Spinning the World-Wide Web

Tony Johnson

Table of Contents

IF THE IMPORTANCE of developments were to be measured solely in terms of their popular press coverage, then probably the most significant development to have sprung from the world of High Energy Physics in the last few years would not be the discovery of the top quark, or even the demise of the SSC, but rather the development of the World-Wide Web. This tool (often referred to as WWW or simply as "the Web") is able not only to access the entire spectrum of information available on the Internet, but also to present it to the user using a single consistent easy-to-use interface.

This has opened up the network, previously viewed as the home of computer hackers (and crazed scientists), to a whole new audience, leading to speculation that the Internet could be the precursor to the much talked about "Information Super Highway."

The ideas behind the World-Wide Web were formulated at CERN in 1989, leading to a proposal submitted in November 1990 by Tim Berners-Lee and Robert Cailliau for a "universal hypertext system." In the four years since the original proposal the growth of the World-Wide Web has been phenomenal, expanding well beyond the high energy physics community into other academic disciplines, into the world of commerce, and even into peoples homes.

This article describes the basic concepts behind the World-Wide Web, traces its development over the past four years with examples of its use both inside and outside of the high energy physics community and goes on to describe some of the extensions under development as part of the World-Wide Web project.

World-Wide Web Concepts

The World-Wide Web is designed around two key concepts: hypertext documents and network based information retrieval. Hypertext documents are simple documents in which words or phrases act as links to other documents. Typically hypertext documents are presented to the user with text that can act as a link highlighted in some way, and the user is able to access the linked documents by clicking with a mouse on the highlighted areas.

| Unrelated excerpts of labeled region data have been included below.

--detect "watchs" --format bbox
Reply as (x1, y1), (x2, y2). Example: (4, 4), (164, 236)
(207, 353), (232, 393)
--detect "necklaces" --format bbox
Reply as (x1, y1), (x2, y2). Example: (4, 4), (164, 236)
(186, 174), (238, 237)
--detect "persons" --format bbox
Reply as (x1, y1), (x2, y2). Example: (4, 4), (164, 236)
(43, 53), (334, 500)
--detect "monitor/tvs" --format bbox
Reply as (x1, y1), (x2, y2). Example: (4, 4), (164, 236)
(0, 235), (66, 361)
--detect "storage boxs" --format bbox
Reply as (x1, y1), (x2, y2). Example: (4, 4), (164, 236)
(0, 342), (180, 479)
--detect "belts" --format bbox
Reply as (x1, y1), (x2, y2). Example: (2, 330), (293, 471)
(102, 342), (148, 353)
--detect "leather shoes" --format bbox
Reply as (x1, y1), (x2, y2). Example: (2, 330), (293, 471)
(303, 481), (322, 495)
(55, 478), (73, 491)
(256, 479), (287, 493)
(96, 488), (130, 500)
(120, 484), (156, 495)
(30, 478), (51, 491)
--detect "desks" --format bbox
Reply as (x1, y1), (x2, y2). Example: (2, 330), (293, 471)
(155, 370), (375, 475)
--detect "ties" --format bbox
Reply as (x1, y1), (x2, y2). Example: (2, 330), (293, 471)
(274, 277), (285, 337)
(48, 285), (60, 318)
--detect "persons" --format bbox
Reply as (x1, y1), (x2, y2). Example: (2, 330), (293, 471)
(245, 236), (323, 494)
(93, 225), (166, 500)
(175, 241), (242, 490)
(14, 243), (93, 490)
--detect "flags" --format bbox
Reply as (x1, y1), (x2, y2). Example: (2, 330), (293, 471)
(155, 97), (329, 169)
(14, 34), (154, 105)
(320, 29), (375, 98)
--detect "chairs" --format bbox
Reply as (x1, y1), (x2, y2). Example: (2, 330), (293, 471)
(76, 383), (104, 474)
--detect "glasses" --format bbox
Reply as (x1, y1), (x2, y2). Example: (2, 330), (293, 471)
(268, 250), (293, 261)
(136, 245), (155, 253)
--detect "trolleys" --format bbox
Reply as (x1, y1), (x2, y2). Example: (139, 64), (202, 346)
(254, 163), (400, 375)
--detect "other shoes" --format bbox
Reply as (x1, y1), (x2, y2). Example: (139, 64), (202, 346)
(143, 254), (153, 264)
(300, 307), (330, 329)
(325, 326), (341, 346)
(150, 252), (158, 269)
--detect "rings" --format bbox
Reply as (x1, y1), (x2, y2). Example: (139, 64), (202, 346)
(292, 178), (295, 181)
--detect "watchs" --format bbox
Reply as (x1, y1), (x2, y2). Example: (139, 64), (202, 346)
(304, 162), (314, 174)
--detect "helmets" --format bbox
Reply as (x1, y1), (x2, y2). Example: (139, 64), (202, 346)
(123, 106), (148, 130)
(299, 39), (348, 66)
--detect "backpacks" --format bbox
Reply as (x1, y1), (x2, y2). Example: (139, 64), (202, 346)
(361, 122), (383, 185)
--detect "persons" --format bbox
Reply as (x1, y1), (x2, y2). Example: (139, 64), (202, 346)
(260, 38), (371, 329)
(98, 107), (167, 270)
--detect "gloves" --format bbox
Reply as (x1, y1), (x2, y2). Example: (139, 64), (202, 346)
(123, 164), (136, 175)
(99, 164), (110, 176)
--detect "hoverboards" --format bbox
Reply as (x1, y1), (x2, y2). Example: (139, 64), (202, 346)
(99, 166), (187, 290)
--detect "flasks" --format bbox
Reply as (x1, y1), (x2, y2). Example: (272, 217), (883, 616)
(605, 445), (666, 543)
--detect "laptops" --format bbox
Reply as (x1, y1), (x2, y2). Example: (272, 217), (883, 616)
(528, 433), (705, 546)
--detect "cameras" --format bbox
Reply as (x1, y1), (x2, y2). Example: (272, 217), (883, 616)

The World-Wide Web extends the well established concept of hypertext by making it possible for the destination document to be located on a completely different computer from the source document, either one located anywhere on the network. This was made possible by exploiting the existing capabilities of the Internet, a world-wide network of interconnected computers developed over the preceding 20 years, to establish a rapid connection to any named computer on the network.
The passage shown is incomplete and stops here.